Aufgabenstellung:
Gib aus dem vorliegenden Text den Abschnitt von „Nach dem Ende“ bis einschließlich „Vergleich überhaupt Sinn?“ wortgetreu wieder.

Vorliegender Text:
=======

Nach dem Ende der DDR in Ostdeutschland und im gegenwärtigen Großbritannien zeigt sich ein ähnliches Phänomen: In nicht geringem Umfang wurde das Eigentum an Häusern und Wohnungen vom Grundeigentum getrennt. Anders formuliert: Jemand war zwar Haus- oder Wohnungseigentümer*in, aber besaß nicht den Boden, auf dem das Haus stand. Manchmal wussten die Haus- oder Wohnungseigentümer*innen nicht einmal, wem das dazugehörige Grundstück gehört. Daraus entstanden Abhängigkeiten, Ungleichheiten und Konflikte. Wie aber konnte die privateigentumsfördernde britische Politik, vor allem unter Margaret Thatcher, und die privateigentumsstörende DDR-Politik zu ähnlichen Effekten führen?[1] Und macht ein solcher, eher unkonventioneller Vergleich überhaupt Sinn?

=======

Gespeicherte Daten:
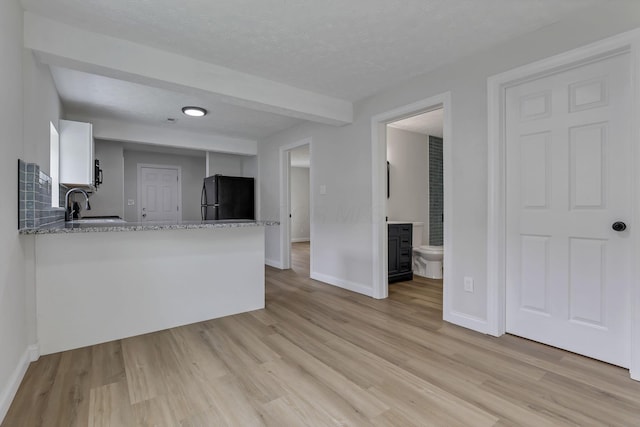 kitchen featuring black appliances, a sink, light wood finished floors, baseboards, and a textured ceiling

=======

Antwort:
Nach dem Ende der DDR in Ostdeutschland und im gegenwärtigen Großbritannien zeigt sich ein ähnliches Phänomen: In nicht geringem Umfang wurde das Eigentum an Häusern und Wohnungen vom Grundeigentum getrennt. Anders formuliert: Jemand war zwar Haus- oder Wohnungseigentümer*in, aber besaß nicht den Boden, auf dem das Haus stand. Manchmal wussten die Haus- oder Wohnungseigentümer*innen nicht einmal, wem das dazugehörige Grundstück gehört. Daraus entstanden Abhängigkeiten, Ungleichheiten und Konflikte. Wie aber konnte die privateigentumsfördernde britische Politik, vor allem unter Margaret Thatcher, und die privateigentumsstörende DDR-Politik zu ähnlichen Effekten führen?[1] Und macht ein solcher, eher unkonventioneller Vergleich überhaupt Sinn?